◆ Исходный текст
В договорах русских с греками бесчестие, с одной стороны, и увечие, боль, телесное повреждение, с другой, еще не отделены: «Аще ли ударить мечем или бьеть кацем, любо сосудом, за то ударение или бьенье да вдаст литр 5 сребра по закону Русскому»[288]. Здесь удар мечом, причиняющий увечие, и чашей (бесчестие) еще не отделены друг от друга. Но уже в «Русской правде» выделяется группа преступлений, наносящих не фактический, а «знаковый» ущерб. Так, в ранней (так называемой краткой) редакции «Русской правды» особо оговаривается пеня за причиняющие бесчестие удары не-оружием или необнаженным оружием: мечом в ножнах, плашмя или рукоятью.
«Аще ли кто кого ударит батогом, любо жердью, любо пястью, или чашей, или рогом, или тылеснию, то 12 гривне <…>. Аще кто утнеть мечем, а не вынем его, любо рукоятью, то 12 гривне за обиду»[289]. Показательно, что те же 12 гривен взыскиваются, если «холоп ударить свободна мужа»[290], — случай явного вознаграждения не за увечие, а за ущерб чести.
В «пространной» редакции «Русской правды» происходит дальнейшее углубление вопроса: убийство без бесчестящих обстоятельств — открытое и явное решение спора силой («Оже будет убил или в сваде или в пиру явленно») наказывается легко, так как, видимо, почти не считается преступлением. Одновременно бесчестие считается столь тяжким ущербом, что пострадавшему не возбраняется ответить на него ударом меча («не терпя ли противу тому ударить мечемъ, то вины ему в томъ нетуть»[291]), хотя очевидно, что не знаковый, а фактический ущерб, который наносился при ударе чашею, «тылеснию» или необнаженным оружием («аще кто ударить мечемъ, не вынез его, или рукоятию»), был значительно меньше, чем от подобной «обороны».
Сделанные наблюдения подтверждают то общее положение, что средневековое общество было обществом высокой знаковости — отделение реальной сущности явлений от их знаковой сущности лежало в основе его миросозерцания. С этим, в частности, связано характерное явление, согласно которому та или иная форма деятельности средневекового коллектива, для того чтобы стать социально значимым фактом, должна была превратиться в ритуал. И бой, и охота, и дипломатия — шире, управление вообще, — и искусство требовали ритуала[292]. Победить не по правилам на официальной шкале ценностей средневекового мира котировалось ниже, чем погибнуть, выполнив требования рыцарского или агиографического ритуала.
Мир высокой знаковости воспринимался одновременно как социально организованный. Это был иерархический мир феодализма. Он принципиально охватывал не всех людей своего времени, а определенную — избранную — часть. Остальные находились вне классификации и как бы не существовали.

Сохраненные записи данных:
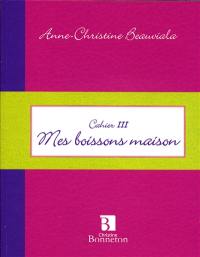 Mes boissons maison : cahier III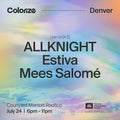 Colorize | Ft. ALLKNIGHT, Estiva, Mees Salomé poster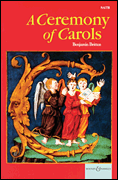 A Ceremony of Carols op. 28 (1942, rev. 1943)<br><br>SATB and Harp or Piano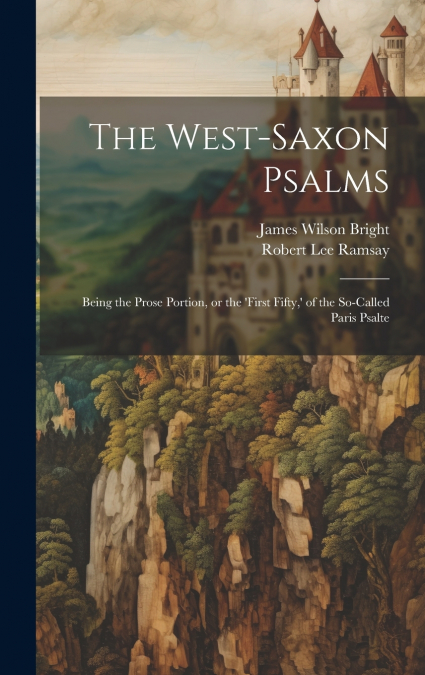 The West-Saxon Psalms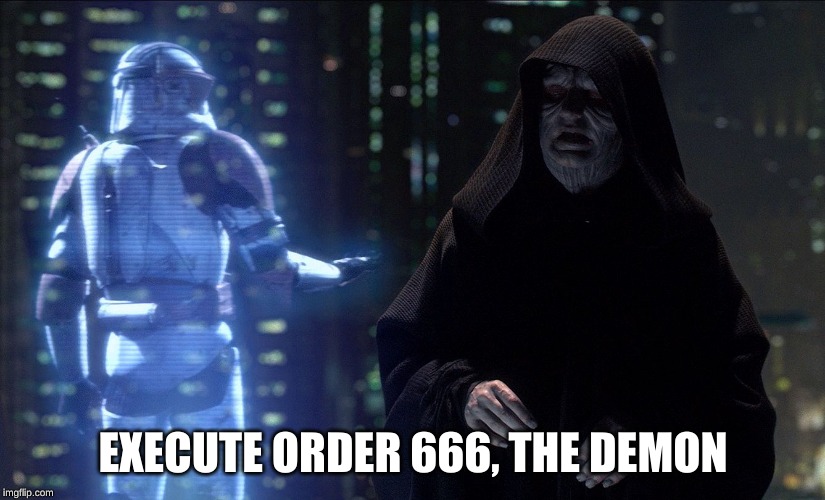 Execute Order 66 | EXECUTE ORDER 666, THE DEMON | image tagged in execute order 66 | made w/ Imgflip meme maker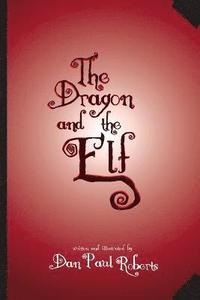 bokomslag The Dragon and the Elf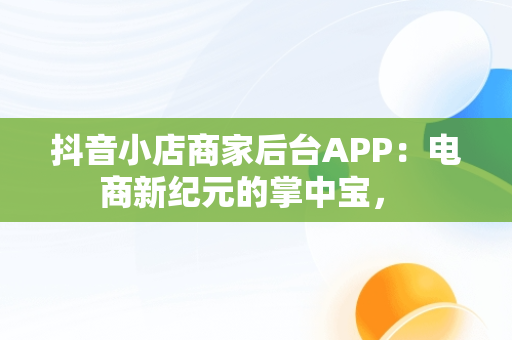 抖音小店商家后台APP：电商新纪元的掌中宝， 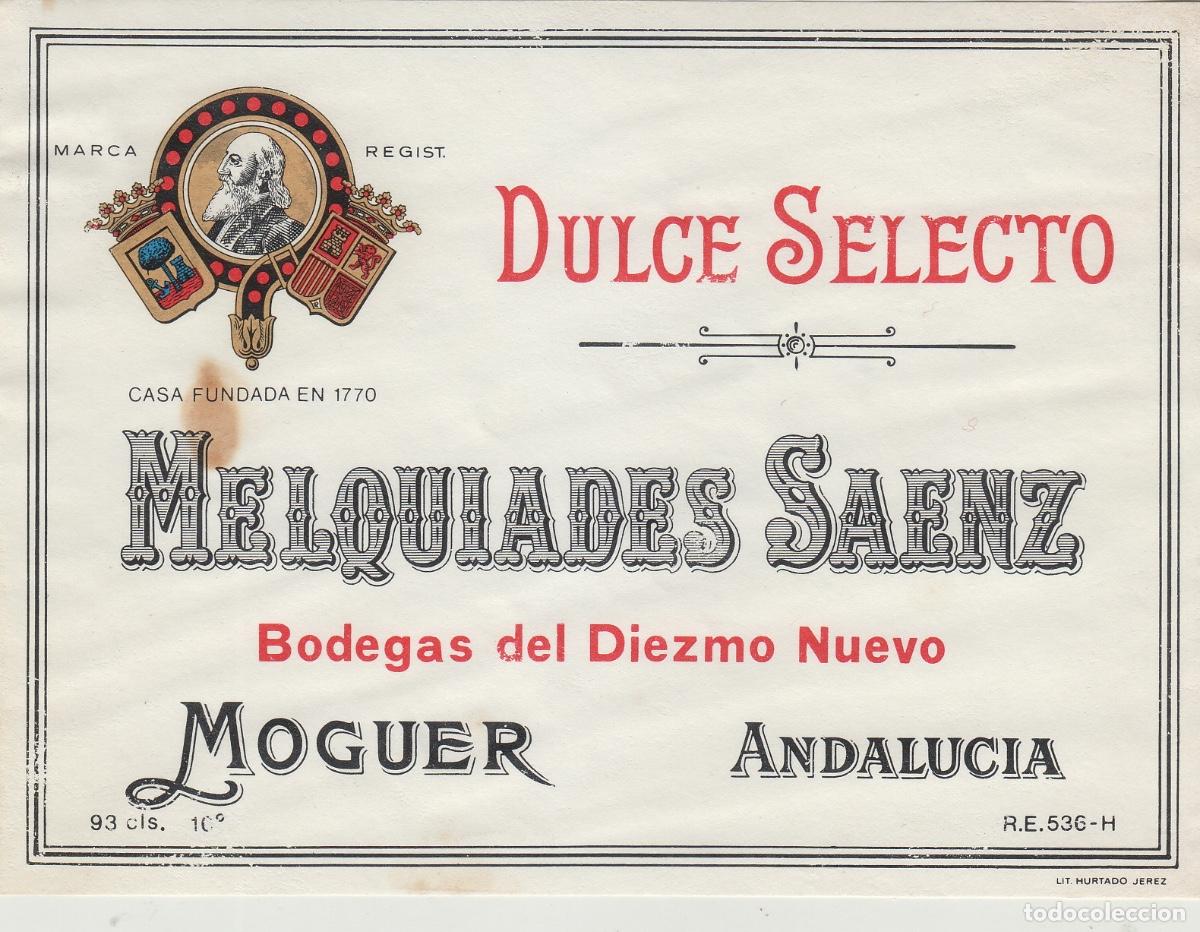 Old Labels: BODEGAS DIEZMO NUEVO , MOGUER ( HUELVA ) MELQUIADES SAENZ DULCE SELECTO . ETIQUETA DE VINO ref 219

◆ Задание
Перепишите фрагмент текста о бесчестии в «Русской правде» от «Сделанные наблюдения подтверждают» до «или агиографического ритуала.», поменяв «охота» на «торговля». Записи получены из другого источника.

◆ Результат выполнения
Сделанные наблюдения подтверждают то общее положение, что средневековое общество было обществом высокой знаковости — отделение реальной сущности явлений от их знаковой сущности лежало в основе его миросозерцания. С этим, в частности, связано характерное явление, согласно которому та или иная форма деятельности средневекового коллектива, для того чтобы стать социально значимым фактом, должна была превратиться в ритуал. И бой, и торговля, и дипломатия — шире, управление вообще, — и искусство требовали ритуала[292]. Победить не по правилам на официальной шкале ценностей средневекового мира котировалось ниже, чем погибнуть, выполнив требования рыцарского или агиографического ритуала.